After repeating this process $m-2$ times, we have a product in Hessenberg form as desided.
$$ \underbrace{Q_{m-2}^* \cdots Q_2^* Q_1^*}_{Q^*} A \underbrace{Q_1 Q_2 \cdots Q_{m-2}}_Q=H . $$
Algorithm 26.1 Householder Reduction to Hessenberg Form¶
- for $k=1$ to $m-2$
- $x=A_{k+1: m, k}$
- $v_k=\operatorname{sign}\left(x_1\right)\|x\|_2 e_1+x$
- $v_k=v_k /\left\|v_k\right\|_2$
- $A_{k+1: m, k: m}=A_{k+1: m, k: m}-2 v_k\left(v_k^* A_{k+1: m, k: m}\right)$
- $A_{1: m, k+1: m}=A_{1: m, k+1: m}-2\left(A_{1: m, k+1: m} v_k\right) v_k^*$
Operation Count¶
$$ \text { Work for Hessenberg reduction: } \quad \sim \frac{10}{3} m^3 \text { flops. } $$
Note that $A= Q H Q$ is almost a Schur factorization! One just needs to transform the subdiagonal to $0$. Recall the example output:
H
6×6 UpperHessenberg{Float64, Matrix{Float64}}: 14.0 -16.179 -8.56849 -13.9849 9.78923 -4.62762 -22.8692 42.3939 32.2153 -2.97531 -12.8806 -3.95445 ⋅ 23.3027 17.3303 2.51689 -11.8056 -0.682365 ⋅ ⋅ -14.1685 4.40003 1.00031 0.82663 ⋅ ⋅ ⋅ -6.97764 3.60084 -2.71927 ⋅ ⋅ ⋅ ⋅ 11.8614 8.27492
The Hermitian Case: Reduction to Tridiagonal From¶
If $A$ is hermitian, the algorithm just described will reduce $A$ to tridiagonal form (at least, in the absence of rounding errors). This is easy to see: since $A$ is hermitian, $Q^* A Q$ is also hermitian, and any hermitian Hessenberg matrix is tridiagonal.

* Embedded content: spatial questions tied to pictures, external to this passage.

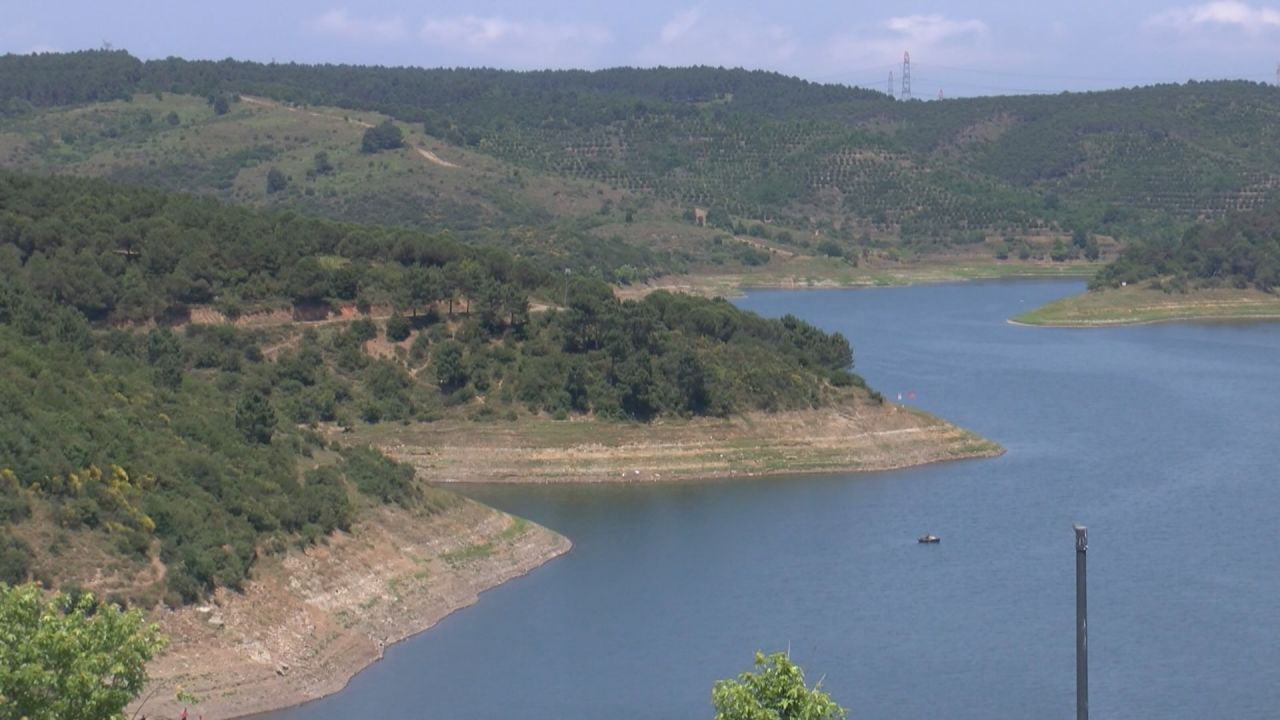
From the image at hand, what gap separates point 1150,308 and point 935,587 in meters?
76.5

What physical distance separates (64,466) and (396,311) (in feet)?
100

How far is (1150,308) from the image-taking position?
121 m

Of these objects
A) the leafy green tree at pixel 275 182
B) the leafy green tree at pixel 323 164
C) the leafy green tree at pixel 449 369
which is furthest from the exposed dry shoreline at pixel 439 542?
the leafy green tree at pixel 323 164

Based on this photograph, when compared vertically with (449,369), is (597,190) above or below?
above

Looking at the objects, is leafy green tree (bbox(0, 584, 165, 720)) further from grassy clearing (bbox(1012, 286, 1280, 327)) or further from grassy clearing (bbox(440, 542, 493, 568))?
grassy clearing (bbox(1012, 286, 1280, 327))

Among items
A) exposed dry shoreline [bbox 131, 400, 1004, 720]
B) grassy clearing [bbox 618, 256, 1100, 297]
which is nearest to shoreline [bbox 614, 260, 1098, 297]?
grassy clearing [bbox 618, 256, 1100, 297]

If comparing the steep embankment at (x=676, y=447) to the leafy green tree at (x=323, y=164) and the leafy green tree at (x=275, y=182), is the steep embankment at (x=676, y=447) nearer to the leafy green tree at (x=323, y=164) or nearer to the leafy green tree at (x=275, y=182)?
the leafy green tree at (x=275, y=182)

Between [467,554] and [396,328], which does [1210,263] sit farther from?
[467,554]

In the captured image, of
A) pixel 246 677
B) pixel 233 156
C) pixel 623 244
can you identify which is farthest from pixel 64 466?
pixel 233 156

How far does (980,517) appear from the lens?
56938mm

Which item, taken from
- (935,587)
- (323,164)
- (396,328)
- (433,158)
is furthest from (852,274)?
(935,587)

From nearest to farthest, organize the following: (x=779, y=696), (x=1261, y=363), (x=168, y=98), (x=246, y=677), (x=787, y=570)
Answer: (x=779, y=696) < (x=246, y=677) < (x=787, y=570) < (x=1261, y=363) < (x=168, y=98)

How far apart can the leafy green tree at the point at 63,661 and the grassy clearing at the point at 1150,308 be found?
98524mm

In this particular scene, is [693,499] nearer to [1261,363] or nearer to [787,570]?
A: [787,570]
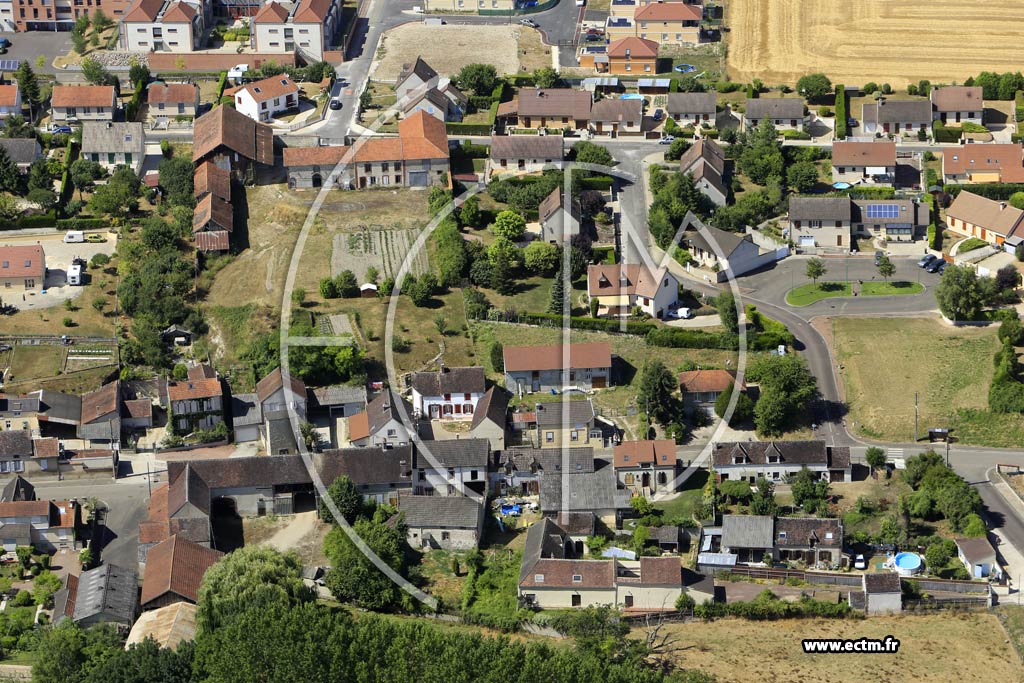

$$ \text { Work for tridiagonal reduction: } \quad \sim \frac{4}{3} m^3 \text { flops. } $$
# Symmetrize A and obtain B
B = A+A'
6×6 Matrix{Int64}: 28 3 22 32 13 15 3 22 8 20 32 19 22 8 26 13 19 20 32 20 13 38 34 19 13 32 19 34 36 37 15 19 20 19 37 30
# H for B is also Hermitian, therefore tridiagonal (banded matrix).
hessenberg(B)
Hessenberg{Float64, UpperHessenberg{Float64, Matrix{Float64}}, Matrix{Float64}, Vector{Float64}, Bool} Q factor: 6×6 LinearAlgebra.HessenbergQ{Float64, Matrix{Float64}, Vector{Float64}, false} H factor: 6×6 UpperHessenberg{Float64, Matrix{Float64}}: 28.0 -43.715 4.18911e-15 -1.92664e-15 5.40675e-16 -4.4296e-15 -43.715 92.6007 -50.2489 -1.7034e-14 -6.1369e-15 -2.55385e-15 ⋅ -50.2489 43.1229 -6.92658 5.22226e-16 3.66116e-15 ⋅ ⋅ -6.92658 -5.80194 6.96338 4.35548e-15 ⋅ ⋅ ⋅ 6.96338 13.778 8.95241 ⋅ ⋅ ⋅ ⋅ 8.95241 8.30033
Stability¶
Theorem:¶
Let the Hessenberg reduction $A=Q H Q^*$ of a matrix $A \in$ $\mathbb{C}^{m \times m}$ be computed by Algorithm 26.1 on a computer satisfying the axioms A and B (from Lecture 13), and let $\tilde{Q}$ and $\tilde{H}$ the computed factors (again taking $\tilde{Q}$ to be exactly unitary - see Lecture 16). Then we have
$$ \tilde{Q} \tilde{H} \tilde{Q}^*=A+\delta A, \quad \frac{\|\delta A\|}{\|A\|}=O\left(\epsilon_{\text {M}}\right) $$
for some $\delta A \in \mathbb{C}^{m \times m}$.